▶ [Passage]:
Musqueam Creek is on its way back to health; the number of returning fish rose to over fifty in 2004. Nature is incredibly generous when we give her a hand.

TARA WAS NAMED PRESIDENT of the foundation but was not paid for the long, often arduous hours she had put in to get it going. As projects were developed and staff began to pour out material, I was given credit for much of it because the organization carries my name, but in reality — as with the television shows I do — the foundation produces material through the hard work of a devoted team. Volunteers like Tara and me have been a crucial part of the organization's work and effectiveness; I have been amazed at the devotion and hours volunteers give, not just to us, but to so many important causes. They are part of the glue that holds society together.

As the foundation has taken on issues and projects, we also have become increasingly efficient in getting our message across. Our goal was to invest half of every foundation dollar in communication, since public education and awareness are crucial to our mandate of offering solutions. David Hocking, with long experience at Petrocan, came to us to head the communications team.

Having staff behind us also meant Tara and I were no longer feeling isolated or harried. If I was to talk to some special interest group or meet a political leader, the staff would often update background notes that made me so much more effective.

It is clear that the old ways of confrontation, protests, and demonstrations so vital from the 1960s through the '80s, have become less compelling to a public jaded by sensational stories of violence, terror, and sex. We need new alliances and partnerships and ways of informing people.

▶ [Supplied data]:
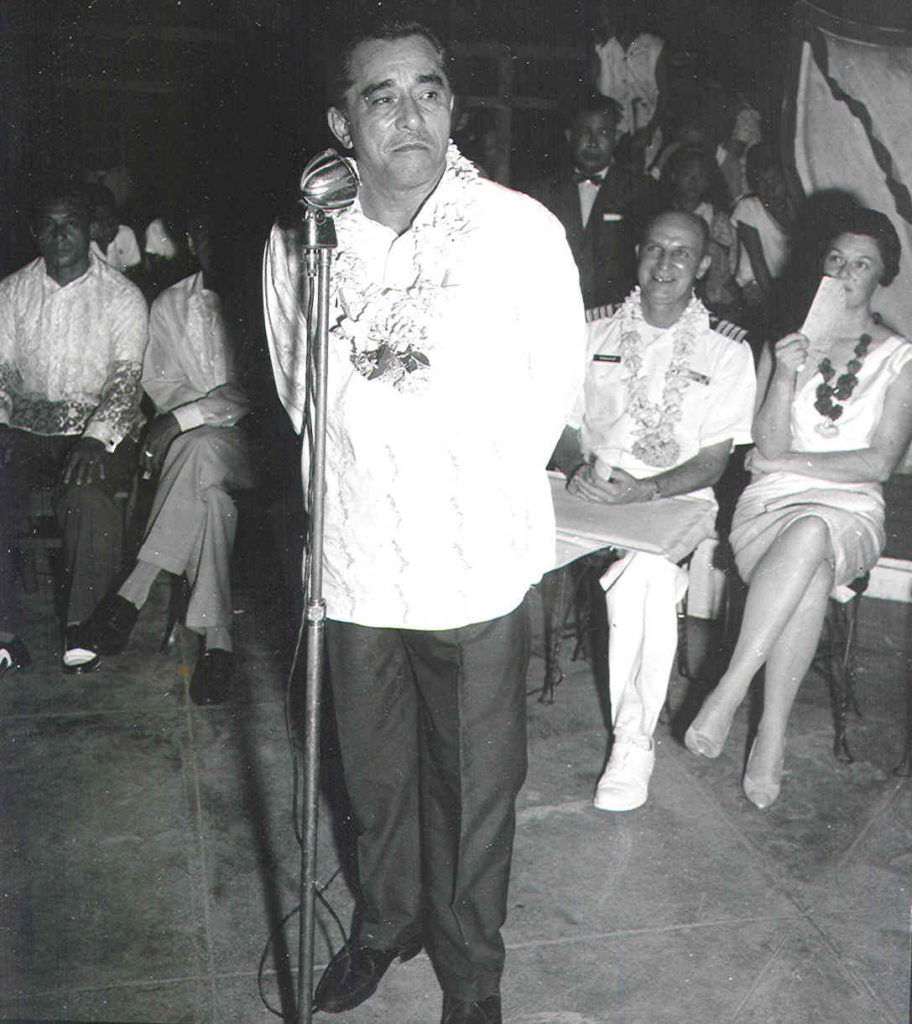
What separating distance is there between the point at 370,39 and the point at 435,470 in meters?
0.83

▶ [Problem description]: Reproduce the part of the foundation passage starting with "Musqueam Creek is" and going on through "her a hand.".

▶ [Task result]:
Musqueam Creek is on its way back to health; the number of returning fish rose to over fifty in 2004. Nature is incredibly generous when we give her a hand.